§ Given text:

Students Inspire each other!
The first course in our Digital Drawing and Painting track, Digital Manga 101, provides templates that the students remix and hack, in the creative sense, into their own creations as they learn new and sophisticated skills. In our Video Game Design track students drag and drop objects from huge digital libraries containing hundreds of images, animations, and sounds as they construct their first video games. The templates and libraries allow students to learn digital art skills without having to create all of their own original art. This is the educational scaffolding upon which students build their digital art skills.
Students post their works in our Student Forums as they work through their class projects following the teacher’s screen and voice, step by step. Their posted works serve as their digital portfolios which can be printed at the end of each course. All students can see each others works, learning from each others creativity, and inspiring each other. In the DM101 Student Gallery, on our home page, you can see the class project and how each student adds their own creativity to “Manga Boy” transforming him into “Taro,” “Tara” and hundreds of variations on the theme. Manga is only a theme as the students learn vector graphics which can be used for any art or illustration work.

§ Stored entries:
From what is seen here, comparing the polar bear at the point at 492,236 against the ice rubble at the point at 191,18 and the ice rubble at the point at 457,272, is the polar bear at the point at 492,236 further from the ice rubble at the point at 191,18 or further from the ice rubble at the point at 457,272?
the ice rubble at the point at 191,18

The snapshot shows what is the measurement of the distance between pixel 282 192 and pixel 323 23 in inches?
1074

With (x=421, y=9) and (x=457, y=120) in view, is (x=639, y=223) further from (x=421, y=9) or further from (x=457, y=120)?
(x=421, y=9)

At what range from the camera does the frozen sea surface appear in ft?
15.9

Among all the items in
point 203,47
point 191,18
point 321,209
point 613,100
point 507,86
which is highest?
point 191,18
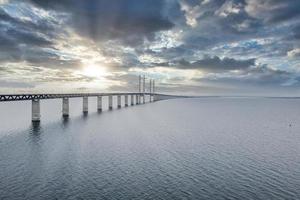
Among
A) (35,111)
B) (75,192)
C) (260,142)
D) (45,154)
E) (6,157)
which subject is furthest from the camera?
(35,111)

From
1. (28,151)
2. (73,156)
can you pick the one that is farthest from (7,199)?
(28,151)

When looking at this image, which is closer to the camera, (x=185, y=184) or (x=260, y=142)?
(x=185, y=184)

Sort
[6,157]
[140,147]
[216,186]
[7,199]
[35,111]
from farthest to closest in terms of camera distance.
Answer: [35,111] < [140,147] < [6,157] < [216,186] < [7,199]

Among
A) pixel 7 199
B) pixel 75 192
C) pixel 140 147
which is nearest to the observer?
pixel 7 199

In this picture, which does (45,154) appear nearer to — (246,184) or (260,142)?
(246,184)

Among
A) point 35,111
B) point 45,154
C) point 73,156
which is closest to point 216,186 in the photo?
point 73,156

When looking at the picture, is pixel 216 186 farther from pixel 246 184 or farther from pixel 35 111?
pixel 35 111

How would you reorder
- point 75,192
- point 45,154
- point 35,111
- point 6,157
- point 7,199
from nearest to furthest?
1. point 7,199
2. point 75,192
3. point 6,157
4. point 45,154
5. point 35,111

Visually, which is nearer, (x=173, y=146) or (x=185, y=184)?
(x=185, y=184)
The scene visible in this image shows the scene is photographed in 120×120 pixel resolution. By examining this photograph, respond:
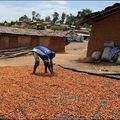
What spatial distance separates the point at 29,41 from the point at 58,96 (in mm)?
20726

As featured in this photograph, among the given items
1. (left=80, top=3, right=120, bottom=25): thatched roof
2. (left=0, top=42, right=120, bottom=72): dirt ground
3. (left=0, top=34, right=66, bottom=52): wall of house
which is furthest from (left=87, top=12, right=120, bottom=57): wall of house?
(left=0, top=34, right=66, bottom=52): wall of house

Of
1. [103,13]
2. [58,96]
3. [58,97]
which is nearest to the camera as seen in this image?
[58,97]

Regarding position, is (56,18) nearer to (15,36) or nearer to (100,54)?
(15,36)

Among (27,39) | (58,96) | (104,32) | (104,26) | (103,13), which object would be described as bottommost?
(58,96)

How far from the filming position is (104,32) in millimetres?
22625

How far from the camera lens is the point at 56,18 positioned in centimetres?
11038

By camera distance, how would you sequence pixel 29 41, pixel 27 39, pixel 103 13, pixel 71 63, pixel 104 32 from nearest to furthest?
pixel 71 63 < pixel 103 13 < pixel 104 32 < pixel 27 39 < pixel 29 41

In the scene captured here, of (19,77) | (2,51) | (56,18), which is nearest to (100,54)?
(2,51)

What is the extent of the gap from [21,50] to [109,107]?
20582 mm

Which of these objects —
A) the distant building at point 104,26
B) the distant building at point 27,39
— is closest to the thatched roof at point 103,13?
the distant building at point 104,26

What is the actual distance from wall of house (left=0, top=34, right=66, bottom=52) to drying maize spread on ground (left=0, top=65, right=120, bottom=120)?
1402cm

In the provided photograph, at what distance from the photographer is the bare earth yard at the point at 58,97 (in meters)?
8.14

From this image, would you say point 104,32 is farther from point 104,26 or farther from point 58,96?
point 58,96

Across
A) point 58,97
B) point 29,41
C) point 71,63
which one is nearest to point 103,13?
point 71,63
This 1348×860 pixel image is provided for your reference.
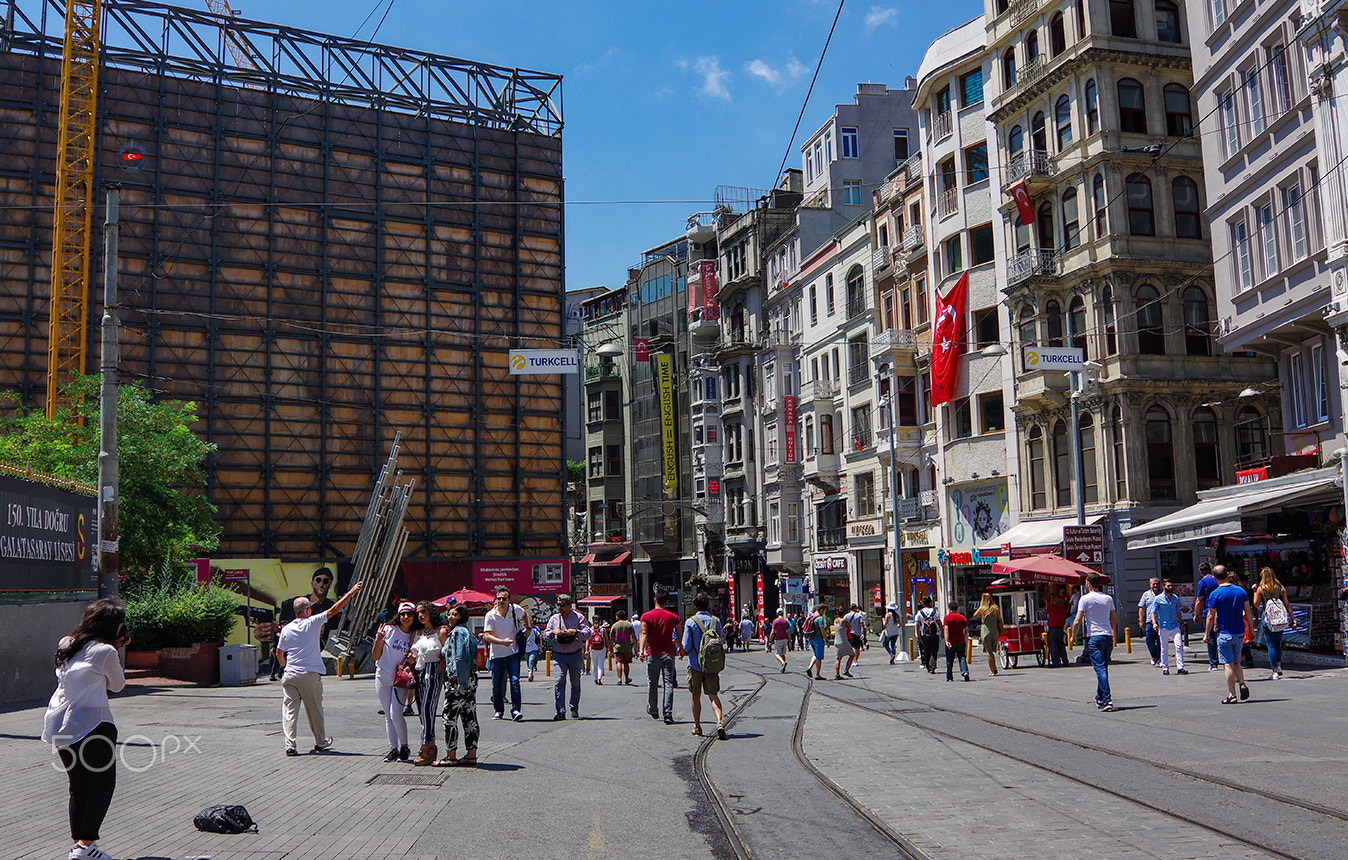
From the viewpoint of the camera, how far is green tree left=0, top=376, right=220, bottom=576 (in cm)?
3331

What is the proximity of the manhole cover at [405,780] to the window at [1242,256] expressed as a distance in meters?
22.6

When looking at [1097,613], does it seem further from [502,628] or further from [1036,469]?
[1036,469]

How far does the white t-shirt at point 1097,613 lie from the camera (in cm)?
1652

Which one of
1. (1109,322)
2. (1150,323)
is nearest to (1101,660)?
(1109,322)

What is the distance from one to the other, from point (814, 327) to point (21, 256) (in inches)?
1356

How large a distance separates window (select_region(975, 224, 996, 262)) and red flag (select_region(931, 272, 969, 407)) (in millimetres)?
698

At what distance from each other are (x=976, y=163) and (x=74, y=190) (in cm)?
3596

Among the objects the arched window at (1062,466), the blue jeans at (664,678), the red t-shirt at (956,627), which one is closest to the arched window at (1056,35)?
the arched window at (1062,466)

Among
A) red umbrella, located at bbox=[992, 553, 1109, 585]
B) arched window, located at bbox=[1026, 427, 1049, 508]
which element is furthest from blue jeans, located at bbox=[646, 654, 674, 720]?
arched window, located at bbox=[1026, 427, 1049, 508]

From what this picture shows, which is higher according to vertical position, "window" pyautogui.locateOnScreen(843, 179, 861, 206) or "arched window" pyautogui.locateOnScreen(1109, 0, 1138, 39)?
"window" pyautogui.locateOnScreen(843, 179, 861, 206)

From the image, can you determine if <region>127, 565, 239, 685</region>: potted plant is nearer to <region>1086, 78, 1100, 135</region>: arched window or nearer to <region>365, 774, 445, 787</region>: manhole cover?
<region>365, 774, 445, 787</region>: manhole cover

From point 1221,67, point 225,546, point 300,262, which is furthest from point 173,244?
point 1221,67

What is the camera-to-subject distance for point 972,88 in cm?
4406

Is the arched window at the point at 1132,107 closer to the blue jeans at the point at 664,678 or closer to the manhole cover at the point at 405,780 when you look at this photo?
the blue jeans at the point at 664,678
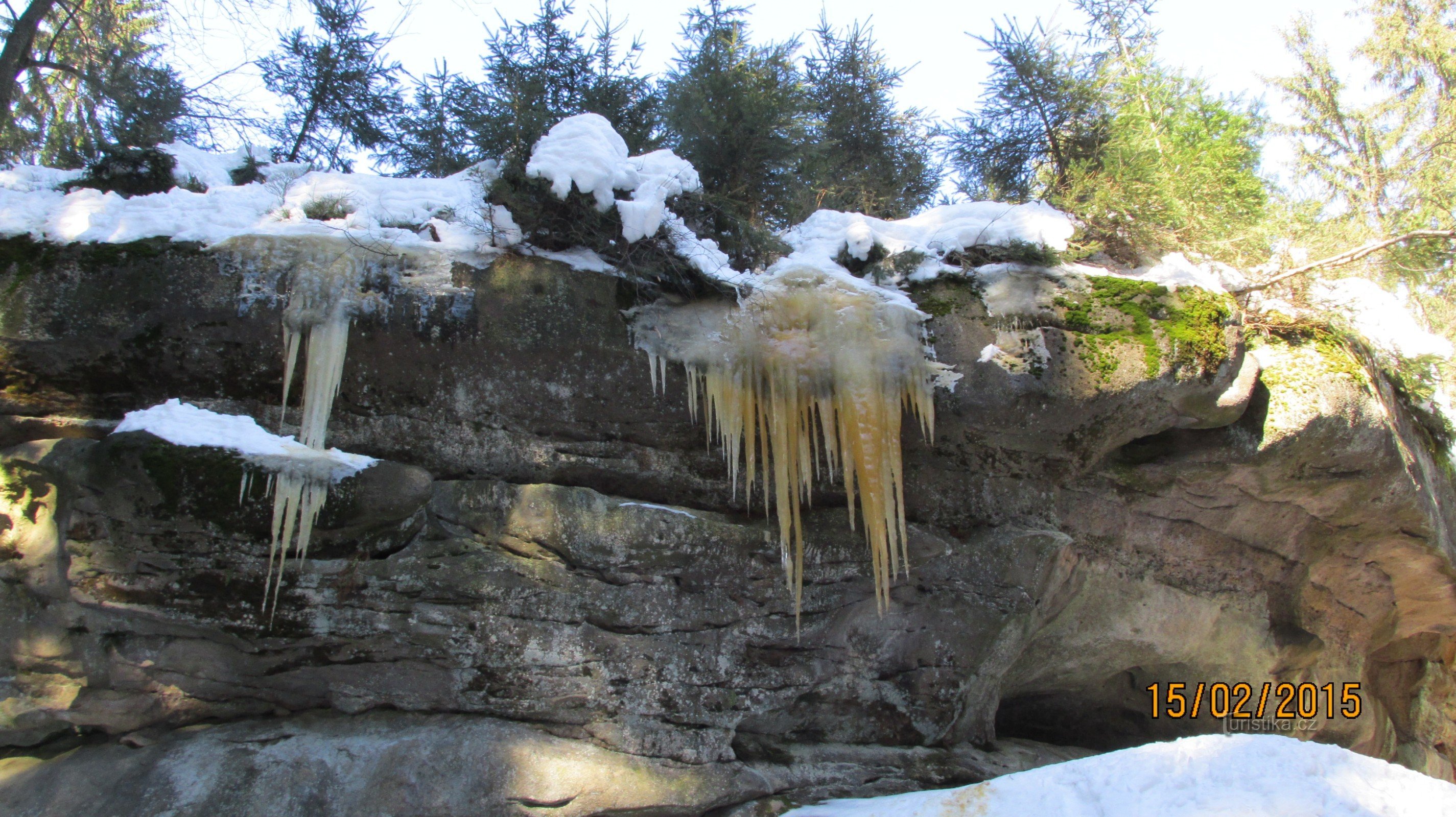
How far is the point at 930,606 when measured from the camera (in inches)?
277

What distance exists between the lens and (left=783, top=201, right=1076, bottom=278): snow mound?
24.4 feet

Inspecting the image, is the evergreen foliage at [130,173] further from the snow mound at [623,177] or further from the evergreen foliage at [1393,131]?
the evergreen foliage at [1393,131]

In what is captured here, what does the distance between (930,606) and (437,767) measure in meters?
4.07

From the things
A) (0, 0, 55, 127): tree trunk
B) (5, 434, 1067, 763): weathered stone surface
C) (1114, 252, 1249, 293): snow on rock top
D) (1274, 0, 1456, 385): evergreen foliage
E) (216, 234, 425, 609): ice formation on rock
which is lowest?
(5, 434, 1067, 763): weathered stone surface

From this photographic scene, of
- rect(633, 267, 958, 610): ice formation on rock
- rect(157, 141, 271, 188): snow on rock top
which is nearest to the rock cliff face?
rect(633, 267, 958, 610): ice formation on rock

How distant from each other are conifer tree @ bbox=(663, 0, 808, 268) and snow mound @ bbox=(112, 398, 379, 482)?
4639 mm

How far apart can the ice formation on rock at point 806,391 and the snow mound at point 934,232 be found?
0.79 meters

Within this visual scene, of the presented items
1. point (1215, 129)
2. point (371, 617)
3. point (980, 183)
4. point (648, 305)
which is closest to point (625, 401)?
point (648, 305)

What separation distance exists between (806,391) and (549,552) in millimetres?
2369

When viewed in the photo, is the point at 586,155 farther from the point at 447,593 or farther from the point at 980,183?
the point at 980,183

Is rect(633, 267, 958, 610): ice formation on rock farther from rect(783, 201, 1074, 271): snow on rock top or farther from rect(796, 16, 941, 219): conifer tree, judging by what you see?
rect(796, 16, 941, 219): conifer tree

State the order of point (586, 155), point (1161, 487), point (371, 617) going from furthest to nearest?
point (1161, 487) → point (586, 155) → point (371, 617)
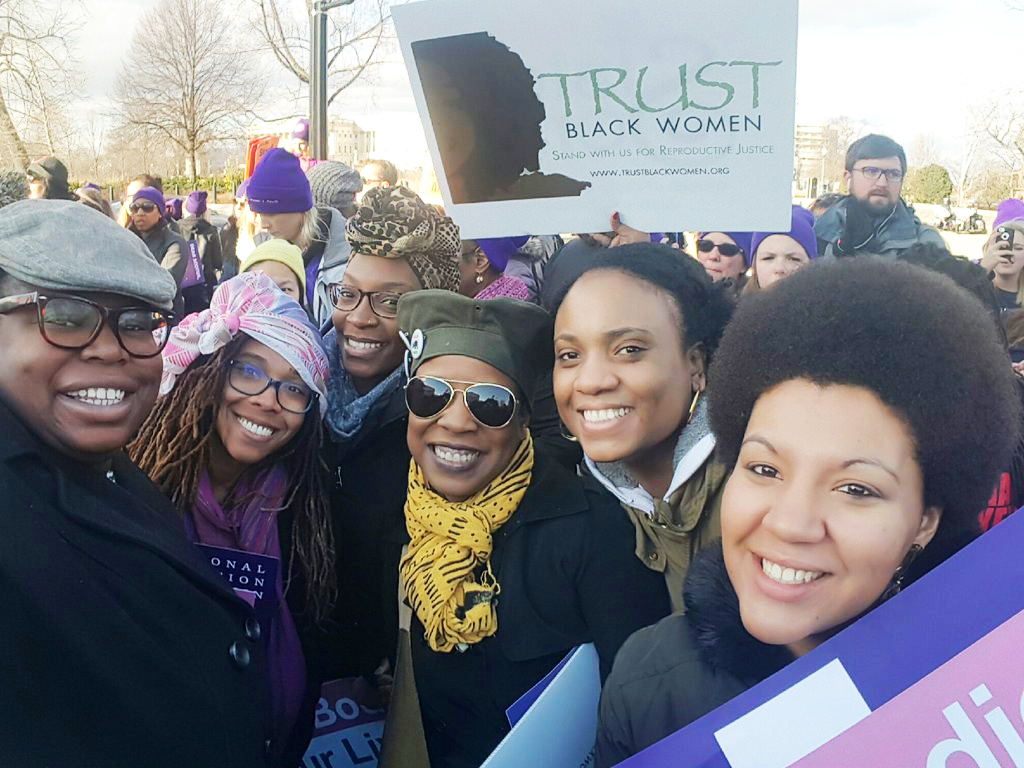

§ Written problem: Return the full text on students inspiring each other in the digital art courses, word for word.

§ Answer to the problem:
Students Inspire each other!
The first course in our Digital Drawing and Painting track, Digital Manga 101, provides templates that the students remix and hack, in the creative sense, into their own creations as they learn new and sophisticated skills. In our Video Game Design track students drag and drop objects from huge digital libraries containing hundreds of images, animations, and sounds as they construct their first video games. The templates and libraries allow students to learn digital art skills without having to create all of their own original art. This is the educational scaffolding upon which students build their digital art skills.
Students post their works in our Student Forums as they work through their class projects following the teacher’s screen and voice, step by step. Their posted works serve as their digital portfolios which can be printed at the end of each course. All students can see each others works, learning from each others creativity, and inspiring each other. In the DM101 Student Gallery, on our home page, you can see the class project and how each student adds their own creativity to “Manga Boy” transforming him into “Taro,” “Tara” and hundreds of variations on the theme. Manga is only a theme as the students learn vector graphics which can be used for any art or illustration work.